David French at The National Review http://www.nationalreview.com/article/455968/nyt-gets-religious-liberty-wrong
says that the Times editorial is
another example of civic ignorance. He writes that “Civic ignorance is the
enemy of liberty” because too many Americans do not understand “the
relationship between the Constitution, statutes, and individual decisions.
Censors elevate lesser values, denigrate the Bill of Rights, and ignore the
role of individual choice in achieving the outcomes they desire.”
French emphasizes that there are
already “federal statutes that protect health-care workers’ rights of
conscience” and that the Trump administration “is obligated to enforce –
protect health-care workers from being forced to assist or participate in
abortions, sterilization, or assisted suicide.” He reminds his readers that
these rights are “grounded in the First Amendment provisions that guarantee
religious liberty and freedom of speech.”
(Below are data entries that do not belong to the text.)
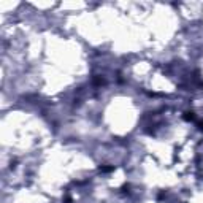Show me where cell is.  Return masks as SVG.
Instances as JSON below:
<instances>
[{
  "mask_svg": "<svg viewBox=\"0 0 203 203\" xmlns=\"http://www.w3.org/2000/svg\"><path fill=\"white\" fill-rule=\"evenodd\" d=\"M198 126H200V129L203 130V122H198Z\"/></svg>",
  "mask_w": 203,
  "mask_h": 203,
  "instance_id": "1",
  "label": "cell"
}]
</instances>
The Times editorial is calling for a “balance” between honoring the
First Amendment rights of health care providers and providing needed health
care. French frames his argument as follows.
I often hear statists describe
religious-liberty or free-speech claims as a form of “special pleading” – with people
of faith seeking special protections unavailable to the rest of America. This is
exactly backwards. Liberty is the supreme law of the land, and it is governments that must secure special
permission before encroaching on individual rights. Governments are engaged in
special pleading. Governments are seeking the special privileges. In other
words, the “balancing” isn’t a neutral process but rather a process in which
the Constitution itself puts the thumb on the scales for freedom.
The battle isn’t as the Times phrases it – as the Bible versus
the Hippocratic Oath – but rather constitutionally guaranteed liberties
(endowed by our Creator) versus preferred progressive public policies. This
should not be a fair fight. It’s not a contest between competing, equivalent
interests. Rare is the public policy that can meet the traditional test for
overriding a First Amendment liberty interest.
This is especially true when the First
Amendment protects the Times and its
allies in their efforts to persuade doctors and nurses to make different
choices. It’s especially true in a world where virtually every literate adult
and child has access, in the palms of their hands, to all the information they
ever need to find the doctors they want. But for too many Americans, persuasion
and information are not enough. They demand coercion, and complain when
Christians appeal to the supreme law of the land to preserve their liberties.
In the battle over freedom of conscience,
honest framing is essential. The Trump administration is doing what it must do –
enforcing laws that are not just passed by Congress but also (in many
instances) required by the Constitution. The oath of office says nothing about
balancing competing interests against a backdrop of a blank legal slate. It
demands that a president and his officers “preserve, protect, and defend” the
Constitution of the United States. Simply put, protecting conscience isn’t choosing
the Bible over anything. It’s the president fulfilling his oath.
It is difficult to see or hear of
people who suffer such as the woman having the miscarriage. It is tempting to
say that the Catholic Church is wrong in its doctrine or the medical center was
wrong in the way that it carries out its instructions. However, the fact
remains that the woman could have gone to a hospital outside her county for
further treatment and she did not.
This
case is similar to those couples demanding that florists, photographers, and
bakers yield to their demands to serve them at their gay weddings even though
there are other florists, photographers, and bakers who would be happy for
their business. These kinds of cases could be reduced if a greater percentage
of U.S. citizens were educated about civics and the Constitution.